Distributed Quantum Inner Product Estimation with Structured Random Circuits
Congcong Zheng, Kun Wang, Xutao Yu, Ping Xu, Zaichen Zhang
TL;DR
This work analyzes cross-platform verification via distributed inner product estimation (DIPE) using structured random circuits. It demonstrates that DIPE with a unitary $2$-design ensemble achieves an average sample complexity of $\mathcal{O}(\sqrt{2^n})$, while brickwork, local Clifford, and global Clifford ensembles yield $\mathcal{O}(\sqrt{2.18^n})$, $\mathcal{O}(\sqrt{2.5^n})$, and $\Theta(\sqrt{2^n})$ respectively, with state-dependent refinements showing deep connections to nonstabilizerness and tensor-network representations. The paper also analyzes $\varepsilon$-approximate $4$-designs, constructing a biased estimator whose bias decays exponentially with circuit depth and whose variance matches the exact design for $m = \mathcal{O}(\sqrt{2^n})$ shots. Numerical simulations up to $26$ qubits corroborate the theory and illustrate practical benefits of nonstabilizerness and depth scaling. Overall, the results provide rigorously guaranteed, experimentally feasible DIPE strategies for near-term quantum devices and cross-platform verification tasks.
Abstract
Distributed inner product estimation (DIPE) is a fundamental task in quantum information, aiming to estimate the inner product between two unknown quantum states prepared on distributed quantum platforms. Existing rigorous sample complexity analyses are limited to unitary $4$-designs, which pose significant practical challenges for near-term quantum devices. This work addresses this challenge by exploring DIPE with structured random circuits. We first establish that DIPE with an arbitrary unitary $2$-design ensemble achieves an average sample complexity of $\mathcal{O}(\sqrt{2^n})$, where $n$ is the number of qubits. We then analyze ensembles below unitary $2$-designs -- specifically, the brickwork and local unitary $2$-design ensembles -- demonstrating average sample complexities of $\mathcal{O}(\sqrt{2.18^n})$ and $\mathcal{O}(\sqrt{2.5^n})$, respectively. Furthermore, we analyze the state-dependent sample complexity.
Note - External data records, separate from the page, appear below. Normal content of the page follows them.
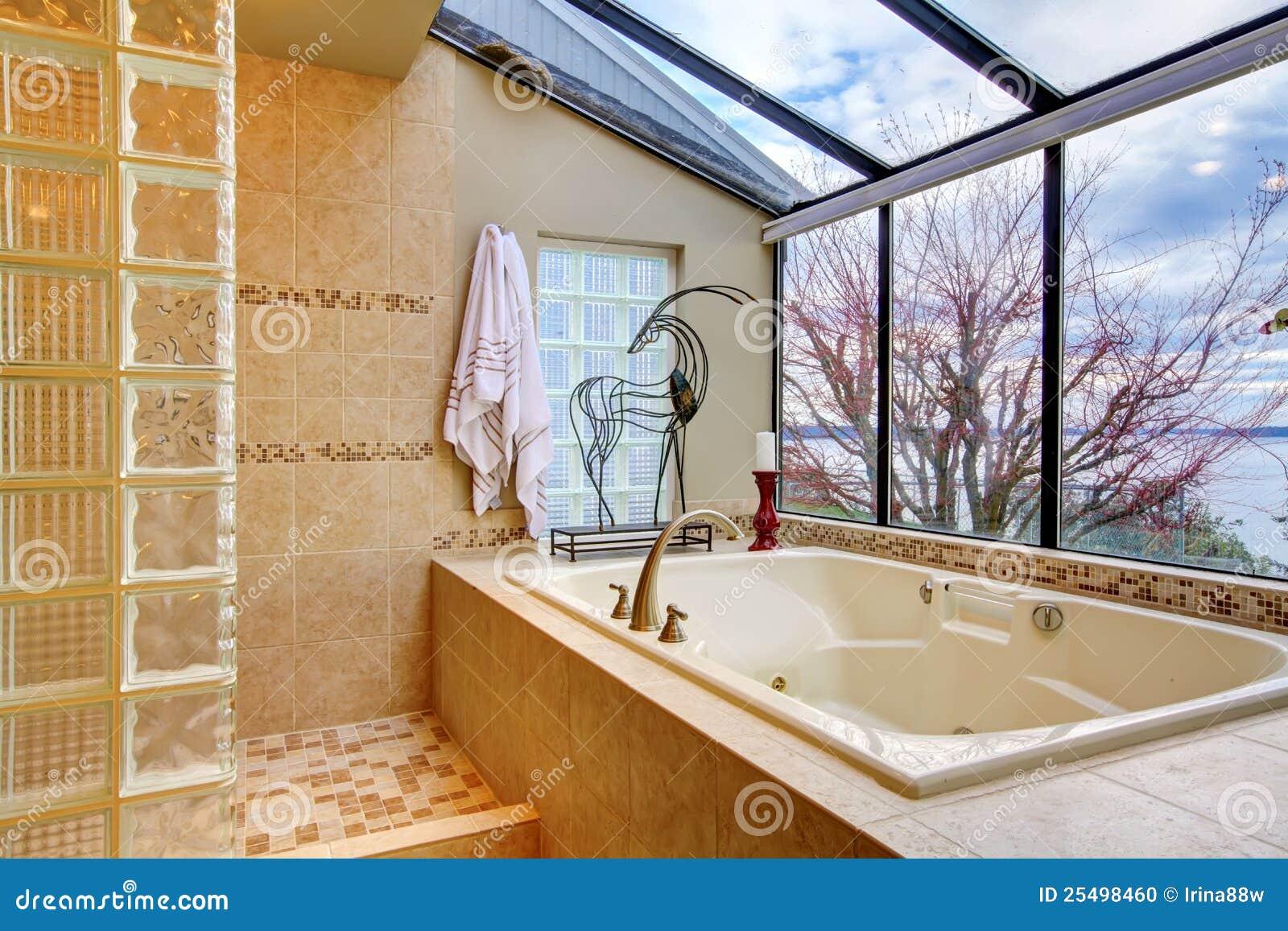 Tinas De Baño Grandes:Foto de archivo: Tina de baño grande con la pared de la ventana con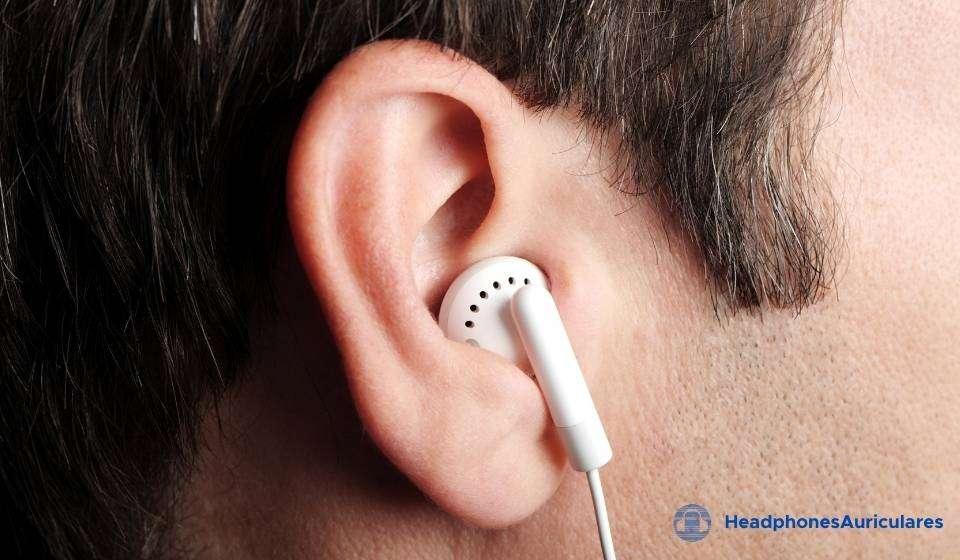hombre con auriculares en el oído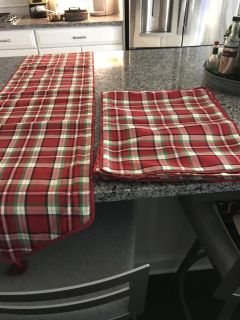 Christmas table runner and 4 placemats.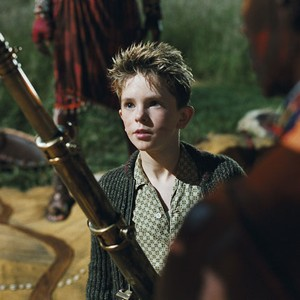 boy who played arthur in arthur and the invisibles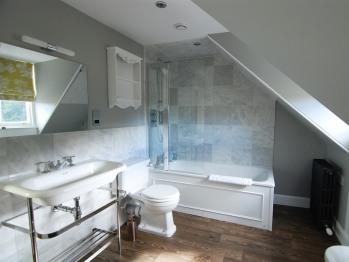 Standard King Bathroom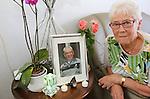 Foto: VidiPhoto<br /> <br /> CUIJK - Portret van de 75-jarige mevr. Janssen-Groesbeek uit Cuijk. Zij verloor vorig jaar april haar man aan Q-koorts.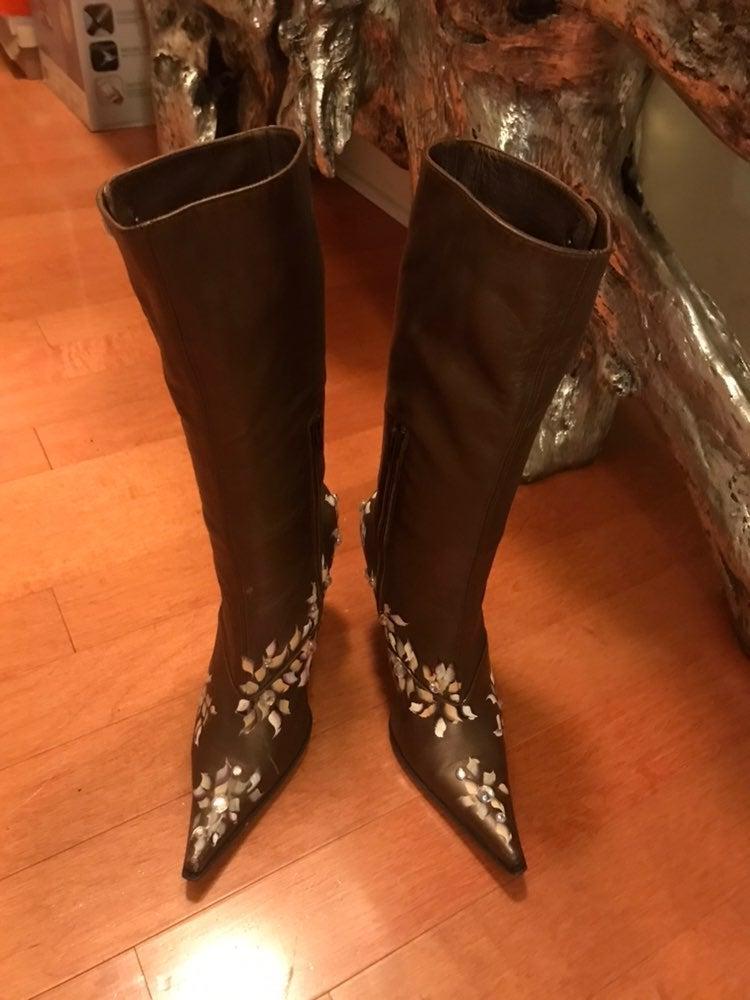 Privilege Boots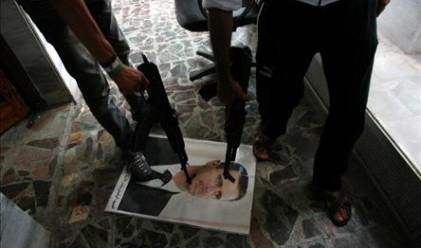 Медии: Обама е разпоредил тайна операция за свалянето на Башар Асад от власт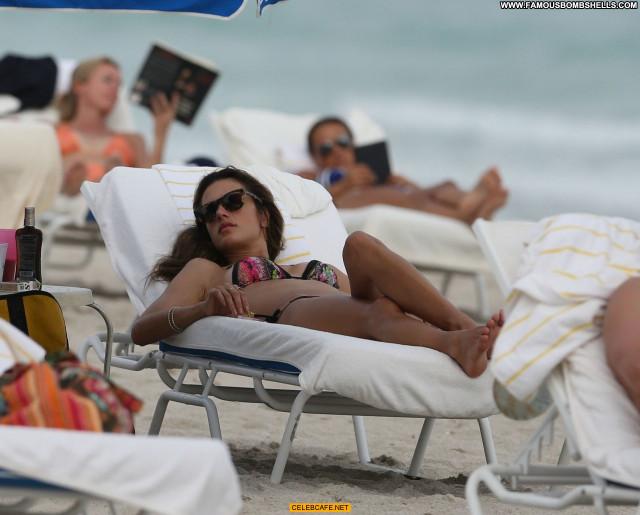 Alessandra Ambrosio Miami Beach Babe Celebrity Beautiful Posing Hot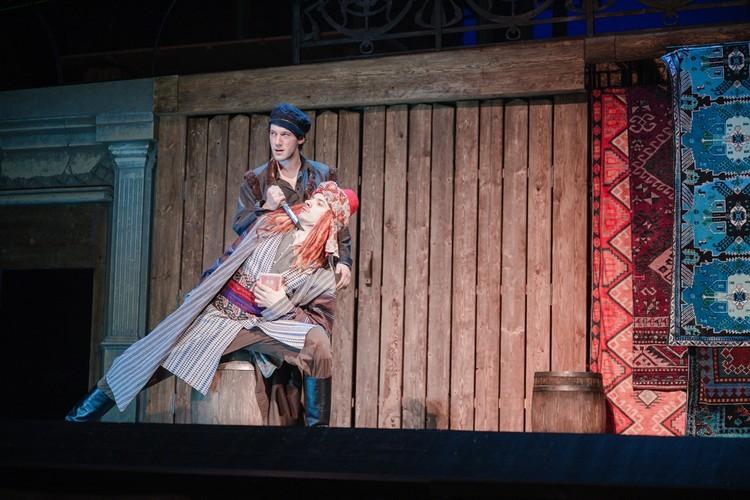"""На сцене спектакля """"Чудесный грузин"""". Фото предоставлено пресс-службой театра"""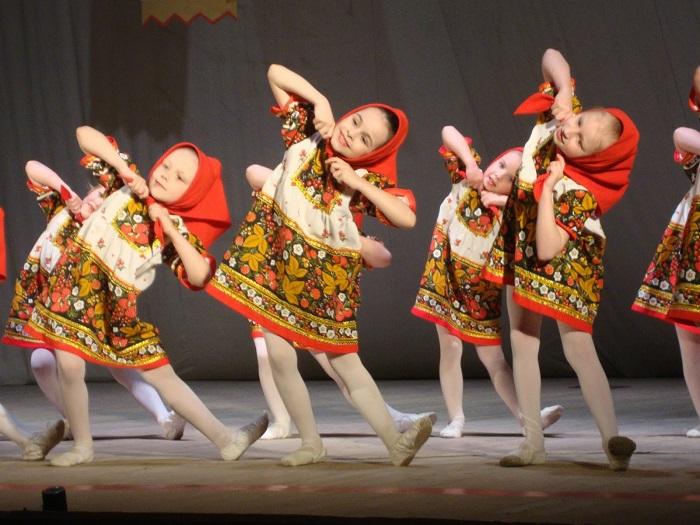 когда фото с русскими народными танцами хоккейные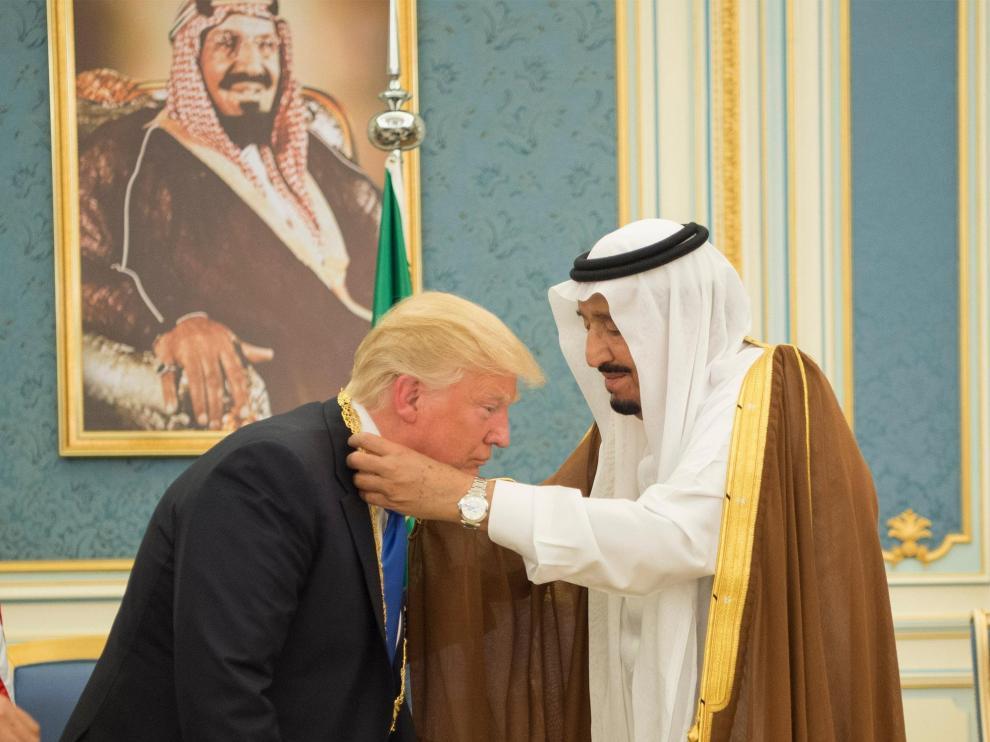 Trump recibe una condecoración del rey Salman, durante su visita a Riad.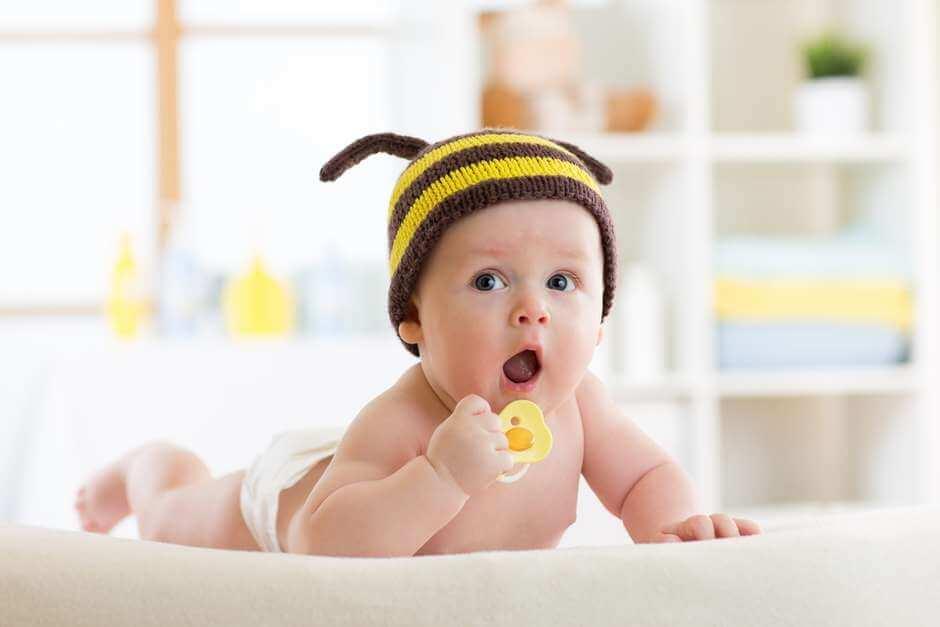 Мед очень полезен, но абсолютно противопоказан детям младше 1 года по этой ужасной причине!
For brickwork ensembles, we develop a tensor network approach to compute the asymptotic state-dependent sample complexity, showing that it converges to $\mathcal{O}(\sqrt{2.18^n})$ as the circuit depth increases. Remarkably, we find that DIPE with the global Clifford ensemble requires $Θ(\sqrt{2^n})$ copies, matching the performance of unitary $4$-designs. For both local and global Clifford ensembles, we find that the efficiency can be further enhanced by the nonstabilizerness of states. Additionally, for approximate unitary $4$-designs, the performance exponentially approaches that of exact unitary $4$-designs as the circuit depth increases. Our results provide theoretically guaranteed methods for implementing DIPE with experimentally feasible unitary ensembles.